#Repeating work already done#
Repeating work already done
The biggest problem with your solution is that for each test case, you start over from scratch. This causes you to do up to 10x the work that you need to do. What you should do instead is:
- Read all test cases first (into a vector for example).
- Find the maximum
nof all the test cases. - Use your sieve once to find all primes up to the maximum number.
- Using the vector of primes that you produced with the sieve, solve all test cases.

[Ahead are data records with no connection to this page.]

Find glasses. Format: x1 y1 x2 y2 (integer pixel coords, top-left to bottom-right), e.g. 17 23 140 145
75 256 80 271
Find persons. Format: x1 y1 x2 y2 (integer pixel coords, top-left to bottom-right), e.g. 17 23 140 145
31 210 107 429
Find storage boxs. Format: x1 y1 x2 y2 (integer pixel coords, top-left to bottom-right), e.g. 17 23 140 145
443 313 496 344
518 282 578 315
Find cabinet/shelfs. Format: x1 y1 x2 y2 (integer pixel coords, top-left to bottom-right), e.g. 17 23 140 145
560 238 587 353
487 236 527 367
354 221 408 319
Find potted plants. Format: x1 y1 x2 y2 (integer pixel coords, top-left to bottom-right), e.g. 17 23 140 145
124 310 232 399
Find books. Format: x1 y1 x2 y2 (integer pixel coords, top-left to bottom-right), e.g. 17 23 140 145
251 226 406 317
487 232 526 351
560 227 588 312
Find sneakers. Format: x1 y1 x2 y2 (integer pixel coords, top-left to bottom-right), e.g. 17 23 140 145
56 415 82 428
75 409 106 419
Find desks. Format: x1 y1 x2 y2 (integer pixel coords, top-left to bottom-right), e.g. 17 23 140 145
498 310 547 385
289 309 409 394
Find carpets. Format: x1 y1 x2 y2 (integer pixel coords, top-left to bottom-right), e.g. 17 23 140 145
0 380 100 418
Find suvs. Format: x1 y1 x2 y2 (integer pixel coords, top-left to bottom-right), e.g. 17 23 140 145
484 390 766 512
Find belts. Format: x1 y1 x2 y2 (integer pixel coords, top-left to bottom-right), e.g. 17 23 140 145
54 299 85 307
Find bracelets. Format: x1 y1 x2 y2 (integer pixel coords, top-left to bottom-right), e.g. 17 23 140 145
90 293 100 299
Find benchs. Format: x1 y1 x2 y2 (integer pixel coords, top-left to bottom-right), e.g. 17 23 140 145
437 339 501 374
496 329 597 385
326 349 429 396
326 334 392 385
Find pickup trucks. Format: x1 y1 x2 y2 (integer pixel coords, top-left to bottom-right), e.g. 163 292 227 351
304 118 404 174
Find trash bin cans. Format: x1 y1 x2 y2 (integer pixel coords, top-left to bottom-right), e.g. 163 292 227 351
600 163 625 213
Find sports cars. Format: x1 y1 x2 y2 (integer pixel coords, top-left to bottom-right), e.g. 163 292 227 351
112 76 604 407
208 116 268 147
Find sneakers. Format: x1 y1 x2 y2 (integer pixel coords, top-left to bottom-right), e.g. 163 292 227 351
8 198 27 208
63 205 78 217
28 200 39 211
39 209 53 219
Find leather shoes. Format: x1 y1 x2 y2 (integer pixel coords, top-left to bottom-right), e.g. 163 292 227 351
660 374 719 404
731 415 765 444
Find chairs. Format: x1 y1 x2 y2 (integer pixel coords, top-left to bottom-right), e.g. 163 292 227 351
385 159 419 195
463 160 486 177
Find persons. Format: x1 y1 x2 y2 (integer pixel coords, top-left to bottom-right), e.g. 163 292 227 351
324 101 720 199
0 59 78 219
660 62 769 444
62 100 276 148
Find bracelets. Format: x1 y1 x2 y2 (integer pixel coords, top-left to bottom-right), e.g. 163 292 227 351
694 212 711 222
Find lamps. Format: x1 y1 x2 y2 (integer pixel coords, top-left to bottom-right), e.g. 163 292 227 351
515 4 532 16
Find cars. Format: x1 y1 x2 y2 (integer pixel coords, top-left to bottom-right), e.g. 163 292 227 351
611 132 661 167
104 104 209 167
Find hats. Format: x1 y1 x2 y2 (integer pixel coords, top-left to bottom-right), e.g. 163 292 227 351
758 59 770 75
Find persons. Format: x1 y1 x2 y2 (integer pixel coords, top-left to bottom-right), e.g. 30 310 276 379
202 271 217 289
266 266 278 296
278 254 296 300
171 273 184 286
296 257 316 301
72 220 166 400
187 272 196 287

#Don't use expensive operations in loop iterator#
Don't use expensive operations in loop iterator
Depending on your compiler, this line could be costly:
for (ll i = 2; i <= sqrt(n); ++i) {
You could instead do:
for (ll i = 2, sqrt_n = sqrt(n); i <= sqrt_n; ++i) {
to make sure that you don't call sqrt() once per loop iteration.
#Sieve loop improvements#
Sieve loop improvements
This sieve loop:
for (ll j = 2; (i*j) <= n; ++j) { primes[i*j] = 1; }
Could be written more optimally as:
for (ll j = i*i, dj = i+i; j <= n; j += dj) {
primes[j] = 1;
}
Notice, the loop starts at i*i instead of 2*i, and it iterates by 2*i instead of by i. It also avoids multiplication within the main loop. However, this loop assumes that all even numbers have already been marked from the primes array, so you will have to do that separately when you create the primes array.
#Printing loop#
Printing loop
The printing loop is not optimal because it starts at 2, even though first may be very large:
for (ll i = 2; i <= n; ++i) { if (primes[i] == 0 && i >= first) { cout << i << '\n'; } }
You should just start the loop at first:
for (ll i = first; i <= n; ++i) {
if (primes[i] == 0) {
cout << i << '\n';
}
}